The course is more about breadth than depth, i.e. we try to cover a lot of topics, but we won’t get too deep in them (as it would take “forever”!)
We go over all steps of a data problem workflow, namely:
Gathering Data → Cleaning → Preprocessing → Analysis → Visualization
Throught this process, we work on several different sample problems in the lab sessions as well as through homeworks and final projects, in order to help the students be ready for various type of data problems they’ll face later on in their careers.
Learning Objectives
By the end of the semester, the students will (hopefuly!):
 Learn how to prepare the dataset they are going to use (cleaning, preprocessing and exploratory data analysis),
 Become familiar with different types of problems (e.g. regression/classification), as well as main learning types (e.g. supervised/unsupervised),
 Practice using some of the most wellknown and widely used algorithms for classification/regression problems (including Decision Trees, Neural Networks, etc.)
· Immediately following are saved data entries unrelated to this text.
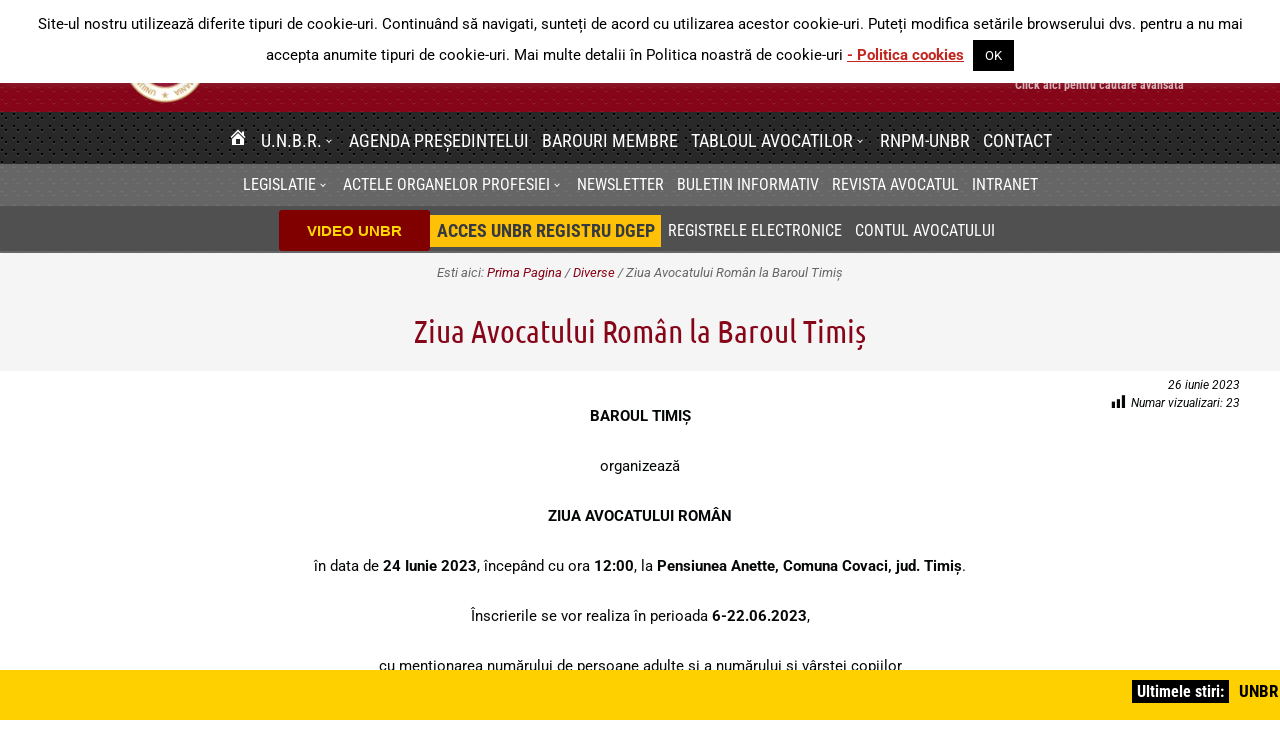

--- FILE ---
content_type: text/html; charset=UTF-8
request_url: https://www.unbr.ro/wp-admin/admin-ajax.php
body_size: 74
content:
{"post_id":32304,"counted":false,"storage":[],"type":"post"}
 Strengthen their reporting/visualizing skills to communicate the results in the most effective way.
 Practice the learned skills on different datasets to get more experience on different data problems.
Overall, our main target is that we can conduct the whole workflow (e.g. from gathering/finding the dataset to pareparing it and then analyzing and reporting the results) in a confident smooth manner.
Prerequisites
 Familiarity with statistics and basics of data science
 Knowledge of programming in Python, NumPy and Pandas (homeworks can be done in R as well, but we cannot help with any bugs along the way).
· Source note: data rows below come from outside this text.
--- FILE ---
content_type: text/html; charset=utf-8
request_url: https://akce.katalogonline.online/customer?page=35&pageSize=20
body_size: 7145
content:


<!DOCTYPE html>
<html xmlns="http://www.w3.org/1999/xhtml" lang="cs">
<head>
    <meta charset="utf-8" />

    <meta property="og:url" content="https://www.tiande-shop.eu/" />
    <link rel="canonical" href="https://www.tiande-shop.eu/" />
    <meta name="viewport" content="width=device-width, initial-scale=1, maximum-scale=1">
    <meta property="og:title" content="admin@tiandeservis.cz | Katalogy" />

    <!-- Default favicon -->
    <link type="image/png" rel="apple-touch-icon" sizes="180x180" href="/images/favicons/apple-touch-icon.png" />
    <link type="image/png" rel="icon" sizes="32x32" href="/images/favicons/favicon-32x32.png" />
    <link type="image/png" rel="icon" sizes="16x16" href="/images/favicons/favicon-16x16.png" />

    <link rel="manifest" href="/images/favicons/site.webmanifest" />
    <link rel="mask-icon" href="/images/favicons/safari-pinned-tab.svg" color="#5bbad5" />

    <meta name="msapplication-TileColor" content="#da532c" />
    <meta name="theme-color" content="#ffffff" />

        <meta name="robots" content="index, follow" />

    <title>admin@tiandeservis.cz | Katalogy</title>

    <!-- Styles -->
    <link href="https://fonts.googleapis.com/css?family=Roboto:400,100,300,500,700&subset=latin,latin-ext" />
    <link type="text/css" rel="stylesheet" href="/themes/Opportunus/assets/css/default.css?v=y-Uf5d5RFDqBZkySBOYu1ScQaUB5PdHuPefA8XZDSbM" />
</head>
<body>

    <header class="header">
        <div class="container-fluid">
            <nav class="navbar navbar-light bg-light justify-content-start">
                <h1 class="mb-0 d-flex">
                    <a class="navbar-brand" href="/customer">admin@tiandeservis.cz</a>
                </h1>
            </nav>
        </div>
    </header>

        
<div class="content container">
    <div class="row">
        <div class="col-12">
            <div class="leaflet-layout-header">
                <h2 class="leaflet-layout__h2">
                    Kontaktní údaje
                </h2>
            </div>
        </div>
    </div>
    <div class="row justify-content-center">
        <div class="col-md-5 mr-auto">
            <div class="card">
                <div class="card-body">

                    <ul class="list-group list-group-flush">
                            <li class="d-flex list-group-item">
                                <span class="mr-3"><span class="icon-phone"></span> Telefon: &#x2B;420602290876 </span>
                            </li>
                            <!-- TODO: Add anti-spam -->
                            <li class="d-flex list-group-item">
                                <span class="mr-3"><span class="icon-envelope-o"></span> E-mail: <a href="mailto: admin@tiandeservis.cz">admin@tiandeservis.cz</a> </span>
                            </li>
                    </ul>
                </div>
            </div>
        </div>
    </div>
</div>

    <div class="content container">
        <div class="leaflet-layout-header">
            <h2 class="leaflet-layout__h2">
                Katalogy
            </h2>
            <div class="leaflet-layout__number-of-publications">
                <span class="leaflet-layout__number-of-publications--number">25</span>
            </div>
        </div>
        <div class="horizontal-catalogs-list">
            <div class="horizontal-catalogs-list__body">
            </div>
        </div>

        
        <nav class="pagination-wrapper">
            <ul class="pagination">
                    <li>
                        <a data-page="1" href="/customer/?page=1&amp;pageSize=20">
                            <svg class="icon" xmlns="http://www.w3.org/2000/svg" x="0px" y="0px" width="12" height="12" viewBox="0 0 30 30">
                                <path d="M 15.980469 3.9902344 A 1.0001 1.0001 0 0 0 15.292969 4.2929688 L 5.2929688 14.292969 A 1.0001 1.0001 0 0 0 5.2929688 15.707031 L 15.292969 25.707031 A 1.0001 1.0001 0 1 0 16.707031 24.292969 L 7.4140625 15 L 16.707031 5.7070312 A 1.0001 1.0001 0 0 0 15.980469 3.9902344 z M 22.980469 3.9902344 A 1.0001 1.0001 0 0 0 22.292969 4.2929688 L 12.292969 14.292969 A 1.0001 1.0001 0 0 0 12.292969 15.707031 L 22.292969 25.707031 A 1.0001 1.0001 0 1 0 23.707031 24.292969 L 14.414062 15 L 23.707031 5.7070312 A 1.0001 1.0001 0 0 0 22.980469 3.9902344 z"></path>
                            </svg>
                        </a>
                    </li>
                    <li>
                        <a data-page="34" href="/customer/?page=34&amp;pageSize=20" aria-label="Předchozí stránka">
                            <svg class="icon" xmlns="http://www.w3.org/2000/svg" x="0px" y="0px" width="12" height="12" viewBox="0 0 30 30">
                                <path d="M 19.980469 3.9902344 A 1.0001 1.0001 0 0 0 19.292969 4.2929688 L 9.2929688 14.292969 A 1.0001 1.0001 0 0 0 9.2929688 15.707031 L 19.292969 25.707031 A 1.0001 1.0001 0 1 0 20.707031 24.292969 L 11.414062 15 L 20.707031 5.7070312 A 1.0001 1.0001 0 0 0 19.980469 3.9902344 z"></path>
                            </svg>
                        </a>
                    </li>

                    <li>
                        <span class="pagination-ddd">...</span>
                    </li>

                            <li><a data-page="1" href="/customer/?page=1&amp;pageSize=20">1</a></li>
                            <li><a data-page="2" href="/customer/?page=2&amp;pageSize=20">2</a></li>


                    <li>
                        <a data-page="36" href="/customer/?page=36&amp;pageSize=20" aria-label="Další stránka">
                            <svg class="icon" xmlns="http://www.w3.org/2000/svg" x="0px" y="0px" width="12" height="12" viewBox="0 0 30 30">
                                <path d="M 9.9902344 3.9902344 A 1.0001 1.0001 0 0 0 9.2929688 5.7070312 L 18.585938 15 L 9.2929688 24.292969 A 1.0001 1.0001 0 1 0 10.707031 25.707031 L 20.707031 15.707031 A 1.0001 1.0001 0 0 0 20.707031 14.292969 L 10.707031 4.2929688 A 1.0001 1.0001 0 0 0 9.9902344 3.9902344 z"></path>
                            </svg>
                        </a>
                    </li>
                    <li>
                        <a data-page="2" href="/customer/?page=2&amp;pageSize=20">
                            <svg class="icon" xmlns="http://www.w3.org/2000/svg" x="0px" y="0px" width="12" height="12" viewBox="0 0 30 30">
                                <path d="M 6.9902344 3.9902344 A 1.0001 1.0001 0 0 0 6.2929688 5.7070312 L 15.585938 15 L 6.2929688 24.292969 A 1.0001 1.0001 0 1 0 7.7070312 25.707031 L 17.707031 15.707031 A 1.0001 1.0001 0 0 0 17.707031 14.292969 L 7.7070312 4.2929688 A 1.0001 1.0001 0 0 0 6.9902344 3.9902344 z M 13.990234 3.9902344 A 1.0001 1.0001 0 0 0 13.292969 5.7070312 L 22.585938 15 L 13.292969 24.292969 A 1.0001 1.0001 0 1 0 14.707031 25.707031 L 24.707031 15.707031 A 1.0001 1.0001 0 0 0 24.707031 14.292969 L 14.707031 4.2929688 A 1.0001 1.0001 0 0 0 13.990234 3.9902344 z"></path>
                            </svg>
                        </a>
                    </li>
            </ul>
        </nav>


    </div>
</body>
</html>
 Having worked with Google Colab before would be a plus!
Reading Material
There is no required textbook for this course. But the students are expected to go over the material that is introduced along the way during the course.
Grading
 Homeworks: 40%
 Final Project: 40%
 Notebook (runs correctly and does the task): 70 Points
 Presentation (runs correctly and does the task): 30 Points
 Of the 30 points of the presentation, 20 comes from other groups!

Final Exam: 20%
 We might have a bonus of upto 10% for participation in a Kaggle contest! More on that later on
Logistics
 The course is divided into a lecture (on Sundays) and a lab session (on Tuesdays).
 We’ll arrange a session throuout the week for helping you with issues you might encounters when working on your homework/project.
 We are going to use Python for the hands on lab sessions. But homeworks/projects can be handed as a precomputed Jupyter notebooks (so they can be done in R).
 Communications are done via MS Teams chat rooms.